MCMC methods for wavelet representations in single index models

Abstract

Single index models are a special type of nonlinear regression model that are partially linear and play an important role in fields that employ multidimensional regression models. A wavelet series is thought of as a good approximation to any function in the space. There are two ways to represent the function: one in which all wavelet coefficients are used in the series, and another that allows for shrinkage rules. We propose posterior inference for the two wavelet representations of the function.

To implement posterior inference, we define a hierarchial (mixture) prior model on the scaling(wavelet) coefficients. Since from the two representations a non-zero coefficient has information about the features of the function at a certain scale and location, a prior model for the coefficient should depend on its resolution level. In wavelet shrinkage rules we use "pseudo-priors" for a zero coefficient.

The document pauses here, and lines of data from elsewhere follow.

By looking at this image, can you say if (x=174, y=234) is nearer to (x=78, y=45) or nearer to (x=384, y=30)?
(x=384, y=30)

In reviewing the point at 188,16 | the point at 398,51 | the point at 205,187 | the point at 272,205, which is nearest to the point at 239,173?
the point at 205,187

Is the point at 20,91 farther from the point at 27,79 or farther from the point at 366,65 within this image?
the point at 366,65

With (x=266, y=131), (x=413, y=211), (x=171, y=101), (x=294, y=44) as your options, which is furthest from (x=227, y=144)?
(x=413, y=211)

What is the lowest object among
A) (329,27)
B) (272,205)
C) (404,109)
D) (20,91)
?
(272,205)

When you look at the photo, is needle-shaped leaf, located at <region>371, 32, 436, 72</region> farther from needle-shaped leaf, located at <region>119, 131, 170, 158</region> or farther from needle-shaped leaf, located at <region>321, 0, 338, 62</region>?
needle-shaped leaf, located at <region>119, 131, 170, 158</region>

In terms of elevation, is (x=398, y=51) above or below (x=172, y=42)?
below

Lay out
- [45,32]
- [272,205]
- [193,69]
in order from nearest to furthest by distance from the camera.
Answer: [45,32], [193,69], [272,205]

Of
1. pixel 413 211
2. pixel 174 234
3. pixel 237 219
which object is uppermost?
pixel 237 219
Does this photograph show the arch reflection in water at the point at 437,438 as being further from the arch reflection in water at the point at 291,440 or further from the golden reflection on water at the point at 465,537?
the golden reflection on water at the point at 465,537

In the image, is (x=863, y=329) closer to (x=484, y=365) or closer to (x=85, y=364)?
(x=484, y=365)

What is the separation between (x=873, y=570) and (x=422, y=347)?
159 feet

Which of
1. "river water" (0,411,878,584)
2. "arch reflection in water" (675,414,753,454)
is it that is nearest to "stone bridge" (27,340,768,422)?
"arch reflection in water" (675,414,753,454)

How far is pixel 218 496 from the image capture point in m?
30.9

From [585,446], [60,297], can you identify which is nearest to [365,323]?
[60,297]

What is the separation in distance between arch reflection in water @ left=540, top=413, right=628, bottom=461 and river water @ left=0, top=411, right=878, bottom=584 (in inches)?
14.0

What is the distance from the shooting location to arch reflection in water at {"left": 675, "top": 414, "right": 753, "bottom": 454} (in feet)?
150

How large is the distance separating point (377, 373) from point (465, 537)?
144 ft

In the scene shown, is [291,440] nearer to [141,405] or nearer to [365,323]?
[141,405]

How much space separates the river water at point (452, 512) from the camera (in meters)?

In single index models a direction theta affects estimates of the function. Transforming theta to a spherical polar coordinate is a convenient way of imposing the constraint. The posterior distribution of the direction is unknown and we employ a Metropolis algorithm and an independence sampler, which require a proposal distribution. A normal distribution is proposed as the proposal distribution for the direction. We introduce ways to choose its mode (mean) using the independence sampler.

For Monte Carlo simulations and real data we compare performances of the Metropolis algorithm and independence samplers for the direction and two functions: the cosine function is represented only by the smooth part in the wavelet series and the Doppler function is represented by both smooth and detail parts of the series.